How to Sum Up the Funding For a Small Business
Funding is essential for any business, whether you need it to expand or weather an economic downturn. But finding it can be a challenge.
Fortunately, there are multiple options to help you identify the best fit for your company and goals. Ultimately, it comes down to personal and business credit scores, clean financial statements, and the strength of your assets.
Revenue
Revenue is the first line item on your income statement and one of the most crucial. It displays how much money your business made during a particular accounting period.
Banks use revenue as a key metric when deciding whether or not to approve business loans. Accurately calculating revenue and understanding its sources are essential skills for any merchant.
Operating revenue is the money generated from your primary business operations. This could include selling products or services and/or creating other forms of income such as interest, dividends, royalties and other fees.

Non-operating revenue is the cash generated from activities not related to your primary business operations. This could include settlement proceeds from a lawsuit or sales of inventory or equipment.
Non-operating revenue is calculated using accrual accounting, a more complex process than cash accounting. However, it provides you with a more precise picture of your company's financial position since you can take into account how much is owed to you and what amounts remain outstanding.
Cash
Cash flow is essential for small businesses. You might need it for restocking inventory, funding a new marketing campaign or hiring an extra employee.
Fortunately, there are multiple ways to acquire the funds you need quickly. Whether it's debt like a business loan from a bank or equity like trading partial ownership for cash, there are plenty of options available.
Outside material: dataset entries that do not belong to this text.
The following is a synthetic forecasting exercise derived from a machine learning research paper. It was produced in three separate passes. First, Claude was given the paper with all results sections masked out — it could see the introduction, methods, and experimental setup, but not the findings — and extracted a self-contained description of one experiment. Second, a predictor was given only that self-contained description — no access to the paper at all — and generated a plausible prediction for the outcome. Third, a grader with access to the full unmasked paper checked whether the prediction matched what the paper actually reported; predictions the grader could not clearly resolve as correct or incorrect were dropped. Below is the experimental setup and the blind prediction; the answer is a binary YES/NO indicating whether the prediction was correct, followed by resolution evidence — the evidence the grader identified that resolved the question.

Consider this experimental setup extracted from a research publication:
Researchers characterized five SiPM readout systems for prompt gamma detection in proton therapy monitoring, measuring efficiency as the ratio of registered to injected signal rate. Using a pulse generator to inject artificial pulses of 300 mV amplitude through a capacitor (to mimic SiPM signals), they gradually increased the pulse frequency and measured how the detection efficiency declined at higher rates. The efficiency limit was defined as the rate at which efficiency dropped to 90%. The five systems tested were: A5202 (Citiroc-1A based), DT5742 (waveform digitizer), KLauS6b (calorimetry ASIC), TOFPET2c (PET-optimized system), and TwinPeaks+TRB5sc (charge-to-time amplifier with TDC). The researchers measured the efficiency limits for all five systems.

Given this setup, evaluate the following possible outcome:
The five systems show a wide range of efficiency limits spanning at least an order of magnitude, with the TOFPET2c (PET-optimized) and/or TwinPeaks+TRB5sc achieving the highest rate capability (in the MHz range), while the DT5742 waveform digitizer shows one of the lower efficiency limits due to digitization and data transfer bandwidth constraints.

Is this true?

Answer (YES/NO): YES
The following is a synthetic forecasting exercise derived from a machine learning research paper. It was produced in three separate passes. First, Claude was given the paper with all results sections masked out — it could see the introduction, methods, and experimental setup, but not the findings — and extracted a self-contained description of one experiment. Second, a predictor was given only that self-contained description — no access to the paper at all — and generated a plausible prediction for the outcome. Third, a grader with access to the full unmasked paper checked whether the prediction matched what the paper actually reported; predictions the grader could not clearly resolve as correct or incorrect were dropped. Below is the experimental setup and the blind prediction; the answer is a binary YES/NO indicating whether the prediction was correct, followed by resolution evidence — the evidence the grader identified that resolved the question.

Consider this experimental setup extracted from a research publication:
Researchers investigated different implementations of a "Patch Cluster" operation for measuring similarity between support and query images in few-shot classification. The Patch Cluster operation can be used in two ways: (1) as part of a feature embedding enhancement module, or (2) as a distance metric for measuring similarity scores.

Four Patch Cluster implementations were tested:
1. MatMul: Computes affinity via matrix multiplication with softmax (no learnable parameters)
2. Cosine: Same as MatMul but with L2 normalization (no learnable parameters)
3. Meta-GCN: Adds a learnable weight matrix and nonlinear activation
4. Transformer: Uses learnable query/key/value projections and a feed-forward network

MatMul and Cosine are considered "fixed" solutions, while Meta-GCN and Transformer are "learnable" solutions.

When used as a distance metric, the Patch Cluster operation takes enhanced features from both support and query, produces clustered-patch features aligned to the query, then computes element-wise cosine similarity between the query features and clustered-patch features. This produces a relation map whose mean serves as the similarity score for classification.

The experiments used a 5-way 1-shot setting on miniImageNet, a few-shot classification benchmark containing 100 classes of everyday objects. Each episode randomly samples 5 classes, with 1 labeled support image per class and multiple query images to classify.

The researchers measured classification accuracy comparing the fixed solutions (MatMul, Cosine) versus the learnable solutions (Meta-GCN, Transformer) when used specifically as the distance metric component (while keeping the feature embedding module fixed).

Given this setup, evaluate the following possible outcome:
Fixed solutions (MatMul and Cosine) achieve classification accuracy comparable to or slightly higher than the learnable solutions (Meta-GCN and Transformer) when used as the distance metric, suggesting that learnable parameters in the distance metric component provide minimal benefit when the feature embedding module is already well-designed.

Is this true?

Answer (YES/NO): YES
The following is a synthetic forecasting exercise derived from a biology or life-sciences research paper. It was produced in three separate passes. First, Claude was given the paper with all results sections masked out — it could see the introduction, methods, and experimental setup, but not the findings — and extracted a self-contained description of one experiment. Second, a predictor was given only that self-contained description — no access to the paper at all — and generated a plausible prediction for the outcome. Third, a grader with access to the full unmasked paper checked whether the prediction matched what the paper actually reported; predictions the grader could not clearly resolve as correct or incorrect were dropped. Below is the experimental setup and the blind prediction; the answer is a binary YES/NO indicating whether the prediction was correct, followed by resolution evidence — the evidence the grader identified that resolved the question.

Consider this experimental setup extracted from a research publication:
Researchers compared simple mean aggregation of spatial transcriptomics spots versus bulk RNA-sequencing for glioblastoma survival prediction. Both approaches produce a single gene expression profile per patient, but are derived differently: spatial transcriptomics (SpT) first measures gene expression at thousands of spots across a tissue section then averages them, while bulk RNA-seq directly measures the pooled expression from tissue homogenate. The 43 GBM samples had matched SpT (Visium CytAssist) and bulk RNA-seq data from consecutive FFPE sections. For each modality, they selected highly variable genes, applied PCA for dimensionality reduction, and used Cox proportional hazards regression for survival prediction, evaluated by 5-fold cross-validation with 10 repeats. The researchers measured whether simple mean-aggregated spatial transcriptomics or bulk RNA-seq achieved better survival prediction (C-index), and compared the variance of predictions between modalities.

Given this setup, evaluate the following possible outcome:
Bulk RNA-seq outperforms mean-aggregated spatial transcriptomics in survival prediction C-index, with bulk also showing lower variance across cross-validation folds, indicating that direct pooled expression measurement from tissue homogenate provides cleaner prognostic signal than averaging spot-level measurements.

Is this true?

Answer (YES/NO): NO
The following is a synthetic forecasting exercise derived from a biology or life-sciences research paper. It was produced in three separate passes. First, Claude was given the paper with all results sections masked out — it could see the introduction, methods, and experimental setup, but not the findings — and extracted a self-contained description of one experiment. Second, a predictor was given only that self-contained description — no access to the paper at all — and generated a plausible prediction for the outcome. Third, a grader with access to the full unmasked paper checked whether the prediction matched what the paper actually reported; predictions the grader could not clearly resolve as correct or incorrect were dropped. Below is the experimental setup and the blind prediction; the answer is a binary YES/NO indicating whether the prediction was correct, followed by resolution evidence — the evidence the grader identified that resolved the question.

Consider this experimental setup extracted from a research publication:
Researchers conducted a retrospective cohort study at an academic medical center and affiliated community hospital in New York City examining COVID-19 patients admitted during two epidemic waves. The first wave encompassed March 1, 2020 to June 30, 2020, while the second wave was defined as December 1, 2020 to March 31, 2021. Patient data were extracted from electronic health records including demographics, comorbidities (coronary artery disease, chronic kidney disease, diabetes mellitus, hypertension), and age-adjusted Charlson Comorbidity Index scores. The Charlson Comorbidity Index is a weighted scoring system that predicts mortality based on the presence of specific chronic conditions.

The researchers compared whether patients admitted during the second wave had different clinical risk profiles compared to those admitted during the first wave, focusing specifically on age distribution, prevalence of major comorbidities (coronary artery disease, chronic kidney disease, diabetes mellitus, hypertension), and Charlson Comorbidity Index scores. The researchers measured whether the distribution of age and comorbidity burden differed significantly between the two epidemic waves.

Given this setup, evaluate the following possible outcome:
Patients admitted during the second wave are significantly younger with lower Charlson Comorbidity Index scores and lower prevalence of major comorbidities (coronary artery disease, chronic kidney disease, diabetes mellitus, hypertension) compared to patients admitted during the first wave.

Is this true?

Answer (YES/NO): NO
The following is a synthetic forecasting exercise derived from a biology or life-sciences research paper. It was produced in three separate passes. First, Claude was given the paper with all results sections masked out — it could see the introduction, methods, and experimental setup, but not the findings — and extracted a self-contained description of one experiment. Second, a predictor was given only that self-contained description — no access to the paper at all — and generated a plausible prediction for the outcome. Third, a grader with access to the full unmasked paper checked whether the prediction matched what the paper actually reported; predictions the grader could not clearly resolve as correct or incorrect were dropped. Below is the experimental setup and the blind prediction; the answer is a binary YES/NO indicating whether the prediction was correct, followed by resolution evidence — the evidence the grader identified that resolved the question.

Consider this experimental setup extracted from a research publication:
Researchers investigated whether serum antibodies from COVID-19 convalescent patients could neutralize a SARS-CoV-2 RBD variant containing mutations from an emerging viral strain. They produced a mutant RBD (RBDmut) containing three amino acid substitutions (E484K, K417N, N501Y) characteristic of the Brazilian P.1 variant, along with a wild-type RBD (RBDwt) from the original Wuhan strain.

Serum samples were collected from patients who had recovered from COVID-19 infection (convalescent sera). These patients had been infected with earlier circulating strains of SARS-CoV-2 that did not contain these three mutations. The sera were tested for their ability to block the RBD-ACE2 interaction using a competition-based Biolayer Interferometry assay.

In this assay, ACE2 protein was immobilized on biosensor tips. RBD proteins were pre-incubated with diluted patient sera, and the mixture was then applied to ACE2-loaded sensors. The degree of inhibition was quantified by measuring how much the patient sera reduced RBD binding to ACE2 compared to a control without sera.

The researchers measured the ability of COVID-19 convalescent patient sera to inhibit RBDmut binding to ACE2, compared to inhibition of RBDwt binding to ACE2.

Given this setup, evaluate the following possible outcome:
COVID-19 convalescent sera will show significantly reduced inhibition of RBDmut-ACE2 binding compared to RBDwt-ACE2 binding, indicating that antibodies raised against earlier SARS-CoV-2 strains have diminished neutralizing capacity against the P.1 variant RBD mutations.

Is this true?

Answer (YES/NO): YES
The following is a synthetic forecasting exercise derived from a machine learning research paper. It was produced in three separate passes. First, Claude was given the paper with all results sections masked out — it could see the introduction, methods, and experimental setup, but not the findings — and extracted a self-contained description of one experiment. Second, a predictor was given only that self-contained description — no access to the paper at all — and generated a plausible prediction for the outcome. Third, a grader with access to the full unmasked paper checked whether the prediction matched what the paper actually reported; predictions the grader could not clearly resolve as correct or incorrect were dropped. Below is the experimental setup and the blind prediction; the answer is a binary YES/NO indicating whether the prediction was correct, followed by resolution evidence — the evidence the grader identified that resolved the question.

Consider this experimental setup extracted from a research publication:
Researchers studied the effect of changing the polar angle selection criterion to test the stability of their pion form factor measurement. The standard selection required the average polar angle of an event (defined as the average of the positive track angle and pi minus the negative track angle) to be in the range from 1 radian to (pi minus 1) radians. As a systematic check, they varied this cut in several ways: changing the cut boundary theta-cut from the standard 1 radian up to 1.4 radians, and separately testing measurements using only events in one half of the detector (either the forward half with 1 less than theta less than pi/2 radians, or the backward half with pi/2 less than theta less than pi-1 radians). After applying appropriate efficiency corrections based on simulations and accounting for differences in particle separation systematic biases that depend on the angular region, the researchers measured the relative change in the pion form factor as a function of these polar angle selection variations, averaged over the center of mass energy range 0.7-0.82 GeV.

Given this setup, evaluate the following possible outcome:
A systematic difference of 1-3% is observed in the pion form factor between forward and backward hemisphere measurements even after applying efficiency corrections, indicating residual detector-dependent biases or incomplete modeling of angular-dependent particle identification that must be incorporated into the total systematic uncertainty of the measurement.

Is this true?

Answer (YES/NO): NO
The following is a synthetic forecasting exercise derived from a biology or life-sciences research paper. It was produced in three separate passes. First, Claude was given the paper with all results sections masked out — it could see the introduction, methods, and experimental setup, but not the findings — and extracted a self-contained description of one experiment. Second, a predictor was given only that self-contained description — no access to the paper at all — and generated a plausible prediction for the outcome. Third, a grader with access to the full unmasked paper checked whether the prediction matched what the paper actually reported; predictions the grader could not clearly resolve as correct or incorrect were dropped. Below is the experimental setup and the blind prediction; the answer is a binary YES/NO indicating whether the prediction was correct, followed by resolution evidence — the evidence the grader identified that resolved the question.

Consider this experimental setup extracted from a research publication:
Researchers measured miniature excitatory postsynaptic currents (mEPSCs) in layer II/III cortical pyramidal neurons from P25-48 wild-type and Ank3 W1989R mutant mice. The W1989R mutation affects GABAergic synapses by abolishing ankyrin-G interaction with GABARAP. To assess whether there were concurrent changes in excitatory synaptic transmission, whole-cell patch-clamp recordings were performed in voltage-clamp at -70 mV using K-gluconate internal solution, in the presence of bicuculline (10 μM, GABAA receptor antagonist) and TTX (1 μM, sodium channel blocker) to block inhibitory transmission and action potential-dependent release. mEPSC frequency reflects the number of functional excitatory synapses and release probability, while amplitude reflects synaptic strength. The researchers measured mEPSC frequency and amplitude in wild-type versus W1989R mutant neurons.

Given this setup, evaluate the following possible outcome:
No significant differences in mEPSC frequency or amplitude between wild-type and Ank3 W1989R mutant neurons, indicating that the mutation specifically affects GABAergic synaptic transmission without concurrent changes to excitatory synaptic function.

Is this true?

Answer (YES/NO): NO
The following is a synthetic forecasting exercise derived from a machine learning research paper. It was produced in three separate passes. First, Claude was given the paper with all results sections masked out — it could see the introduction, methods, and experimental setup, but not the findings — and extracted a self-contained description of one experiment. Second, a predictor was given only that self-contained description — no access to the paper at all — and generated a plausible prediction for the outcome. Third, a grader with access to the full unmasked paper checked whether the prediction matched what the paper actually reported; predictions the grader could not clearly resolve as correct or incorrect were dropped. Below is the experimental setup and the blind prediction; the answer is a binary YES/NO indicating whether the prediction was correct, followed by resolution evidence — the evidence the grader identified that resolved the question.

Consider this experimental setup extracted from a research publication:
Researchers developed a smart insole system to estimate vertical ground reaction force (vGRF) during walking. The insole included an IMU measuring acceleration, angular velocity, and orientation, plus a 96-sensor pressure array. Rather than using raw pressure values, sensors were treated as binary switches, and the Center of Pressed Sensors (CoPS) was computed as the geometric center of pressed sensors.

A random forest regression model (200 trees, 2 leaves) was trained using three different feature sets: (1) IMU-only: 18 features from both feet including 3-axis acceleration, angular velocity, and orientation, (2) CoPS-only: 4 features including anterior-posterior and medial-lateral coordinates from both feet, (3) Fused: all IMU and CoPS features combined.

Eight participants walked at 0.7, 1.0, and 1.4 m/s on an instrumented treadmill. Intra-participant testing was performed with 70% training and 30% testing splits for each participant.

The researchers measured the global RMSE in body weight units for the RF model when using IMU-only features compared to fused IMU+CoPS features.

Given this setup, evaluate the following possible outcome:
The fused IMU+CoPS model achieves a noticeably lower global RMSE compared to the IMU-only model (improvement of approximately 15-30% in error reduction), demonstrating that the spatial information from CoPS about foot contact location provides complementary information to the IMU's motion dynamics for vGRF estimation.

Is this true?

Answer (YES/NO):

Alternative funding sources like merchant cash advances and invoice financing may be available to you. Invoice financing - also known as factoring - lets you access cash from your accounts receivable while waiting for customers to settle their bills.
Obtaining funding sources for small businesses can be challenging if your credit history isn't stellar. However, some lenders specialize in lending to businesses without specific collateral; these loans are known as asset-based and may be an attractive option for some entrepreneurs.
Assets
When it comes to funding your small business venture, the first step is identifying all assets you possess. This includes cash in your bank account, accounts receivable, inventory and anything else that could potentially be converted into money at some point in the future. Once those items are identified, proceed with calculating how much funding each area requires.
The next step is to calculate your debt to asset ratio. This helps determine how much of your assets are financed through borrowing money and whether this could put your business at risk.

Assets can be broken down into three categories: current (assets that can be converted to cash), fixed (assets which cannot be easily converted), and intangibles. While the first two are straightforward to calculate, intangibles require more effort. To start, list all your assets and add up their values together. For instance, if your home goods company owns vacant land that produces no income yet could potentially be sold later for financial gain.
Debt
Debt financing comes in many forms, from traditional loans from banks and government agencies to credit cards, crowdfunding sites and online marketplace lenders. No matter if you need money for inventory or an expansion - knowing your way around the lending world will put you in a stronger position to make informed business decisions. Utilizing the right type of funding at the right time will help you weather any potential financial hardships that might occur along the way.

Before making a final decision, it is wise to weigh all options carefully and remember that the most cost-effective strategy may not always be the most profitable one. This is especially true for small businesses with little or no collateral as well as new ventures.